**DIRECTIONS FOR THIS TASK**
Give back every one of the items below word for word, with nothing changed.

------------------------------------------------------------------------

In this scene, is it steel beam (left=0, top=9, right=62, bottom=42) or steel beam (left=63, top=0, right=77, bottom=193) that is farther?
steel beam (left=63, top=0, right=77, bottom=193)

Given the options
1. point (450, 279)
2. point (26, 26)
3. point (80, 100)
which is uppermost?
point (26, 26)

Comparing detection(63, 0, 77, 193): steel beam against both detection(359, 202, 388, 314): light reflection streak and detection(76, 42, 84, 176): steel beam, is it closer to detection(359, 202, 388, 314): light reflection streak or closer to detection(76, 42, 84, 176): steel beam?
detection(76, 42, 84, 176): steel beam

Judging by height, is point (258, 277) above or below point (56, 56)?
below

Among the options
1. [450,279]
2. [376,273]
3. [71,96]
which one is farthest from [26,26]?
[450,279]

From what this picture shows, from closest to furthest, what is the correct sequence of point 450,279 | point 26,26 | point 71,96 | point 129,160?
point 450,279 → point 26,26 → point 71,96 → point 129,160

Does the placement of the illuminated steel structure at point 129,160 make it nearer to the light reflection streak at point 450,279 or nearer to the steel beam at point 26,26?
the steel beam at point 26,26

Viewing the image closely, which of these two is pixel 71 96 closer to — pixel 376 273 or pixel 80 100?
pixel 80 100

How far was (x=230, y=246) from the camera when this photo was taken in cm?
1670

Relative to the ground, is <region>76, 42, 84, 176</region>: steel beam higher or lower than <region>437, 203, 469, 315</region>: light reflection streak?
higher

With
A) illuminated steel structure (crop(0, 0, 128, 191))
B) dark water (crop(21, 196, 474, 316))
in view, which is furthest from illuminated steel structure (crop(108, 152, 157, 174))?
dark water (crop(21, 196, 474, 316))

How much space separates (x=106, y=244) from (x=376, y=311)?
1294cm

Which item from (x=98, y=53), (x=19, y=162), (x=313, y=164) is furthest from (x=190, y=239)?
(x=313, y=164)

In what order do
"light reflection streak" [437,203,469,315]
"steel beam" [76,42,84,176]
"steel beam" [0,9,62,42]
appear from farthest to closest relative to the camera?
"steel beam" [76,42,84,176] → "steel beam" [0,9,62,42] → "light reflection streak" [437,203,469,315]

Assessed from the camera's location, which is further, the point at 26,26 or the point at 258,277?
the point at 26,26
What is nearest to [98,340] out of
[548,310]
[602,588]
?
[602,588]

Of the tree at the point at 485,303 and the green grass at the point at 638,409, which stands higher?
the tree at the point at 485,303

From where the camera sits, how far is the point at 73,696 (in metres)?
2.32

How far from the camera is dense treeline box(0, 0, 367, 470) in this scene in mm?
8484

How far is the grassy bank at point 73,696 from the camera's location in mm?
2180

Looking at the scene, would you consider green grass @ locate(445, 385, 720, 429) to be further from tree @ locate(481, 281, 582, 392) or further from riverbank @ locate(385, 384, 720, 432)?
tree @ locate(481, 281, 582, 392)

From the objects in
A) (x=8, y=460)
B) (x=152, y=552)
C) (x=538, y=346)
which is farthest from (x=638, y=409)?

------------------------------------------------------------------------

**RESPONSE TO THE EXERCISE**
In this scene, is it steel beam (left=0, top=9, right=62, bottom=42) or steel beam (left=63, top=0, right=77, bottom=193) that is farther?
steel beam (left=63, top=0, right=77, bottom=193)

Given the options
1. point (450, 279)
2. point (26, 26)
3. point (80, 100)
which is uppermost?
point (26, 26)

Comparing detection(63, 0, 77, 193): steel beam against both detection(359, 202, 388, 314): light reflection streak and detection(76, 42, 84, 176): steel beam, is it closer to detection(359, 202, 388, 314): light reflection streak or closer to detection(76, 42, 84, 176): steel beam?
detection(76, 42, 84, 176): steel beam

Judging by height, is point (258, 277) above or below point (56, 56)?
below

Among the options
1. [450,279]
2. [376,273]
3. [71,96]
which one is farthest from [26,26]?
[450,279]

From what this picture shows, from closest to furthest, what is the correct sequence of point 450,279 | point 26,26 | point 71,96 | point 129,160?
point 450,279 → point 26,26 → point 71,96 → point 129,160

Does the placement of the illuminated steel structure at point 129,160 make it nearer to the light reflection streak at point 450,279 or nearer to the steel beam at point 26,26?
the steel beam at point 26,26

Viewing the image closely, which of these two is pixel 71 96 closer to — pixel 376 273 or pixel 80 100?
pixel 80 100

How far was (x=230, y=246) from the camera when this photo was taken in cm?
1670

Relative to the ground, is <region>76, 42, 84, 176</region>: steel beam higher or lower than <region>437, 203, 469, 315</region>: light reflection streak?
higher

With
A) illuminated steel structure (crop(0, 0, 128, 191))
B) dark water (crop(21, 196, 474, 316))
in view, which is furthest from illuminated steel structure (crop(108, 152, 157, 174))?
dark water (crop(21, 196, 474, 316))

How much space separates (x=106, y=244) from (x=376, y=311)?
1294cm

Which item from (x=98, y=53), (x=19, y=162), (x=313, y=164) is furthest from (x=190, y=239)?
(x=313, y=164)

In what order do
"light reflection streak" [437,203,469,315]
"steel beam" [76,42,84,176]
"steel beam" [0,9,62,42]
appear from farthest to closest relative to the camera?
"steel beam" [76,42,84,176] → "steel beam" [0,9,62,42] → "light reflection streak" [437,203,469,315]

Assessed from the camera's location, which is further, the point at 26,26 or the point at 258,277?
the point at 26,26
What is nearest to [98,340] out of
[548,310]
[602,588]
?
[602,588]

Of the tree at the point at 485,303 and the green grass at the point at 638,409, which stands higher?
the tree at the point at 485,303

From where the camera sits, how far is the point at 73,696 (in metres)?
2.32

How far from the camera is dense treeline box(0, 0, 367, 470) in this scene in mm?
8484

How far is the grassy bank at point 73,696 from the camera's location in mm?
2180

Looking at the scene, would you consider green grass @ locate(445, 385, 720, 429) to be further from tree @ locate(481, 281, 582, 392) or further from riverbank @ locate(385, 384, 720, 432)?
tree @ locate(481, 281, 582, 392)

From the objects in
A) (x=8, y=460)
B) (x=152, y=552)
C) (x=538, y=346)
which is farthest from (x=638, y=409)?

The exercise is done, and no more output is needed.